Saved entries
═══

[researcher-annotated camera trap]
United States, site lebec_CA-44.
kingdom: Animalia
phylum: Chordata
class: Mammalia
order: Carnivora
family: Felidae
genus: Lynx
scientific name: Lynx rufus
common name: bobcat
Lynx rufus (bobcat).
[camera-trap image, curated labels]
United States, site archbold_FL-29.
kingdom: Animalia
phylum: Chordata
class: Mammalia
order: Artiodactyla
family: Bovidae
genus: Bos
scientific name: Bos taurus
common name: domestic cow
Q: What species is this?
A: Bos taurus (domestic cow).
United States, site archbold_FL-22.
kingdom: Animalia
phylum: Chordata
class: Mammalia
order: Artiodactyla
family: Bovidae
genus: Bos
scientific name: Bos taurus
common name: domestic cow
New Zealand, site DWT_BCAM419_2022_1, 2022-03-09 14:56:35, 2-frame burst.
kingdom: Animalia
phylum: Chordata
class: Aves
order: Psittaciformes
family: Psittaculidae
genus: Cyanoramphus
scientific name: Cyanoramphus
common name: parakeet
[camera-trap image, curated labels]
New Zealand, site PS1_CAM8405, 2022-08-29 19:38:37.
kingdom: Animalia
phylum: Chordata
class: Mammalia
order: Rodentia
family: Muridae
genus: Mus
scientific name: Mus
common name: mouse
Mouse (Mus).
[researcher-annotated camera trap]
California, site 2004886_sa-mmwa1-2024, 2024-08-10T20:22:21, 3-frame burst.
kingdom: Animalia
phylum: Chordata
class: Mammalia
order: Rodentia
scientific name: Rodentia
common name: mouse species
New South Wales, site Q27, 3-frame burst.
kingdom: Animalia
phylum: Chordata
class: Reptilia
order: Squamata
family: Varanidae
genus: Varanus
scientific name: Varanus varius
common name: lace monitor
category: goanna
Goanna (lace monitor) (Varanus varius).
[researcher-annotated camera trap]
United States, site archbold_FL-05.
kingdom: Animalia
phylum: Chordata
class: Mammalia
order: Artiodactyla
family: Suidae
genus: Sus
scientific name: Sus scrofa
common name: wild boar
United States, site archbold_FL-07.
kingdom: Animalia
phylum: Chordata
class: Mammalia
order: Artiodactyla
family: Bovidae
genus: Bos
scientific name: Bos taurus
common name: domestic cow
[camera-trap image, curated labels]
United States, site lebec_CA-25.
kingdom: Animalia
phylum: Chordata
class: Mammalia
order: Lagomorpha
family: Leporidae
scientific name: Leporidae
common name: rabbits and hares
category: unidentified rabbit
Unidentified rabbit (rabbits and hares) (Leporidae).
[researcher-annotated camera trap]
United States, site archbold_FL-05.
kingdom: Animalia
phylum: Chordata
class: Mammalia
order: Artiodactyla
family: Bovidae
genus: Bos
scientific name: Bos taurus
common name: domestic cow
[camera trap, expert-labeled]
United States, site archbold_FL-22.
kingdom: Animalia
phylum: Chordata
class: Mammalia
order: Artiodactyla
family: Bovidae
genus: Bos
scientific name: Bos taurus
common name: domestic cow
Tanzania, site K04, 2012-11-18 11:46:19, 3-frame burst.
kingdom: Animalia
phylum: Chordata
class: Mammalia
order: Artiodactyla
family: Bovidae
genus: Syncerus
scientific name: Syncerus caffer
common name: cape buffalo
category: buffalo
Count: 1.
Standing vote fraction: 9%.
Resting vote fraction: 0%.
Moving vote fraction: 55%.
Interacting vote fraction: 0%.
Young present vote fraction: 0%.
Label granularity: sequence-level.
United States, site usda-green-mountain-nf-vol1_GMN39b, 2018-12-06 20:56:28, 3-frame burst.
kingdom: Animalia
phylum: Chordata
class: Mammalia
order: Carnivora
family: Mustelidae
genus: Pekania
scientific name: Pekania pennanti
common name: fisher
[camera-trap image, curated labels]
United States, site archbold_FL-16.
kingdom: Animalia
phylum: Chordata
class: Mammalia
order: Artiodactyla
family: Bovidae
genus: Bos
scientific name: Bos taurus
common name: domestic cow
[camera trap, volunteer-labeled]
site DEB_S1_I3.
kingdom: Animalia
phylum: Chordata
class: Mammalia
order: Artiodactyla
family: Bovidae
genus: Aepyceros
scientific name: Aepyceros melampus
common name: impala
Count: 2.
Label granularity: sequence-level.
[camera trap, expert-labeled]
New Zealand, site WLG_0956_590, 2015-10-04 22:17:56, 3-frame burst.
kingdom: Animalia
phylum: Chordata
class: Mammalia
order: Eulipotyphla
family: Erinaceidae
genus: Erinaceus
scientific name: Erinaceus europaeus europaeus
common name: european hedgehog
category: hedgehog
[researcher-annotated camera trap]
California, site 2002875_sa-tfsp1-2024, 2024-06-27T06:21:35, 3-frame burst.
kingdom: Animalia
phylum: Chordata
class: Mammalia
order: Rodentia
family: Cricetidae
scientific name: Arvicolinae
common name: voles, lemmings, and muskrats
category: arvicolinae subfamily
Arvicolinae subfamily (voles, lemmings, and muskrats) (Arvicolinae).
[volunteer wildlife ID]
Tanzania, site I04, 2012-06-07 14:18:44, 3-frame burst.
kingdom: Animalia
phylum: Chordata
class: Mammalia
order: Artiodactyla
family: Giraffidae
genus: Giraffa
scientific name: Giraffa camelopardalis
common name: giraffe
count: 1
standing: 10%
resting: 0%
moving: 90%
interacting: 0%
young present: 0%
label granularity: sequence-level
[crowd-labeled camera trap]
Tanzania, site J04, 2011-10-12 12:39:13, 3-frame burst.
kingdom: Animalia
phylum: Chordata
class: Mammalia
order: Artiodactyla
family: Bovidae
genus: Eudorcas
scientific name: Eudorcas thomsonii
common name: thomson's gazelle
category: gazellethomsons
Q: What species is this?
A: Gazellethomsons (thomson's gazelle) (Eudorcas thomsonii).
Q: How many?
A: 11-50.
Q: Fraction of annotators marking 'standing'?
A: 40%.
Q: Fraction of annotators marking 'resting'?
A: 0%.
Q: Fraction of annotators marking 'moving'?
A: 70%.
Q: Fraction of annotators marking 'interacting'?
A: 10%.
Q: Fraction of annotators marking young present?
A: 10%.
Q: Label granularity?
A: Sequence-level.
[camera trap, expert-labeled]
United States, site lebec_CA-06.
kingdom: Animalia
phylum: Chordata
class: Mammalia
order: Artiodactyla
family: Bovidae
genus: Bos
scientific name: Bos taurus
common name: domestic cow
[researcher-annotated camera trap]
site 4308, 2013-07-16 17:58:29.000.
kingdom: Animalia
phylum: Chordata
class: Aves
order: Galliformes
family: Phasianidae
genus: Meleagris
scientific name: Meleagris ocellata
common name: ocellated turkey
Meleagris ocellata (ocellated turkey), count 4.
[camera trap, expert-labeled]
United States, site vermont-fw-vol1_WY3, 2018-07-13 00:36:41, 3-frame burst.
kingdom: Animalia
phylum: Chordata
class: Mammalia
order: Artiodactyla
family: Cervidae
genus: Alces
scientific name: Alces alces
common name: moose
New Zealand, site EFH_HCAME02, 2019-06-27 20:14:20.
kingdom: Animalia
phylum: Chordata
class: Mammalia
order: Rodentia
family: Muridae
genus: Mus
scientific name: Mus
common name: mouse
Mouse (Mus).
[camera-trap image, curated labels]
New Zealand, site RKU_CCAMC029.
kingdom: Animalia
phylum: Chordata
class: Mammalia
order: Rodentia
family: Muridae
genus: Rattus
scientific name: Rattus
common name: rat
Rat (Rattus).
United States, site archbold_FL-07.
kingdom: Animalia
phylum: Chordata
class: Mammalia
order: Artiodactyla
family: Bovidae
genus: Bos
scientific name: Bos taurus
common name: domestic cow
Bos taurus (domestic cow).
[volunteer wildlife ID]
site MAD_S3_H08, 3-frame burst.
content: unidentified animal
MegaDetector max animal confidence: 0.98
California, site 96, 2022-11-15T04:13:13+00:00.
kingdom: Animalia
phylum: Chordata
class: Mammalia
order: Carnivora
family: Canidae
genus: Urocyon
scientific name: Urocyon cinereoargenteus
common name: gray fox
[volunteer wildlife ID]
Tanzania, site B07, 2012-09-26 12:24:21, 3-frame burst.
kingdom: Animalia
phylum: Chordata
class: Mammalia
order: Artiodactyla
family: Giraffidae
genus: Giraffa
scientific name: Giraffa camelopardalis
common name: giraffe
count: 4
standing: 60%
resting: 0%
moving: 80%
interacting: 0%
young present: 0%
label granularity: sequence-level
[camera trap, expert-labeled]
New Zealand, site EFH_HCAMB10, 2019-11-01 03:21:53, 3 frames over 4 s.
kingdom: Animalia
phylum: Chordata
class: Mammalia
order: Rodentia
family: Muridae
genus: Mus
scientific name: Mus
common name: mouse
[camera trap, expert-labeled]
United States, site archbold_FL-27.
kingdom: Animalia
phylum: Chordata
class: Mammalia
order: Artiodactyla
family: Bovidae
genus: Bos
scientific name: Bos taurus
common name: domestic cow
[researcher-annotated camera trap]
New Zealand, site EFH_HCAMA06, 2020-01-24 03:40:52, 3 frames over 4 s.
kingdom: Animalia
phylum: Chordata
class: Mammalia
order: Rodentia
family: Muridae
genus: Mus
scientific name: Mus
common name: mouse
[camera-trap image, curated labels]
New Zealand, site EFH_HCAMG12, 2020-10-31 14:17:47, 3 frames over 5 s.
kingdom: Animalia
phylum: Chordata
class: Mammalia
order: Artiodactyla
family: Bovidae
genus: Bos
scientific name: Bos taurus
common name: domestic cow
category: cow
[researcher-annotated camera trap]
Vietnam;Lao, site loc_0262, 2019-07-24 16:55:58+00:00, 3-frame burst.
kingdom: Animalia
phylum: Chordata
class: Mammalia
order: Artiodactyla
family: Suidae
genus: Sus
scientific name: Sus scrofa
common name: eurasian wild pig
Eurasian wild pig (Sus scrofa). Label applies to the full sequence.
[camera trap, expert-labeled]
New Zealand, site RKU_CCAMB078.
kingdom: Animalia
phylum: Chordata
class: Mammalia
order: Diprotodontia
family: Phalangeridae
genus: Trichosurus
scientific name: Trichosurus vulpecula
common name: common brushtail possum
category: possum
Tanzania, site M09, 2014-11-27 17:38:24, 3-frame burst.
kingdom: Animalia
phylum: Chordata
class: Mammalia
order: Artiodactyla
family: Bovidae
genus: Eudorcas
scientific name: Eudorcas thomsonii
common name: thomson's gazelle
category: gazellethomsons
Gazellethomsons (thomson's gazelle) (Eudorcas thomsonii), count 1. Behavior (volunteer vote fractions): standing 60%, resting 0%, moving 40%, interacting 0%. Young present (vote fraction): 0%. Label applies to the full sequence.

═══

Please retype, with no changes, the lines that run from the first line of the entries to the line with "common name: mouse species", both ends included.

[researcher-annotated camera trap]
United States, site lebec_CA-44.
kingdom: Animalia
phylum: Chordata
class: Mammalia
order: Carnivora
family: Felidae
genus: Lynx
scientific name: Lynx rufus
common name: bobcat
Lynx rufus (bobcat).
[camera-trap image, curated labels]
United States, site archbold_FL-29.
kingdom: Animalia
phylum: Chordata
class: Mammalia
order: Artiodactyla
family: Bovidae
genus: Bos
scientific name: Bos taurus
common name: domestic cow
Q: What species is this?
A: Bos taurus (domestic cow).
United States, site archbold_FL-22.
kingdom: Animalia
phylum: Chordata
class: Mammalia
order: Artiodactyla
family: Bovidae
genus: Bos
scientific name: Bos taurus
common name: domestic cow
New Zealand, site DWT_BCAM419_2022_1, 2022-03-09 14:56:35, 2-frame burst.
kingdom: Animalia
phylum: Chordata
class: Aves
order: Psittaciformes
family: Psittaculidae
genus: Cyanoramphus
scientific name: Cyanoramphus
common name: parakeet
[camera-trap image, curated labels]
New Zealand, site PS1_CAM8405, 2022-08-29 19:38:37.
kingdom: Animalia
phylum: Chordata
class: Mammalia
order: Rodentia
family: Muridae
genus: Mus
scientific name: Mus
common name: mouse
Mouse (Mus).
[researcher-annotated camera trap]
California, site 2004886_sa-mmwa1-2024, 2024-08-10T20:22:21, 3-frame burst.
kingdom: Animalia
phylum: Chordata
class: Mammalia
order: Rodentia
scientific name: Rodentia
common name: mouse species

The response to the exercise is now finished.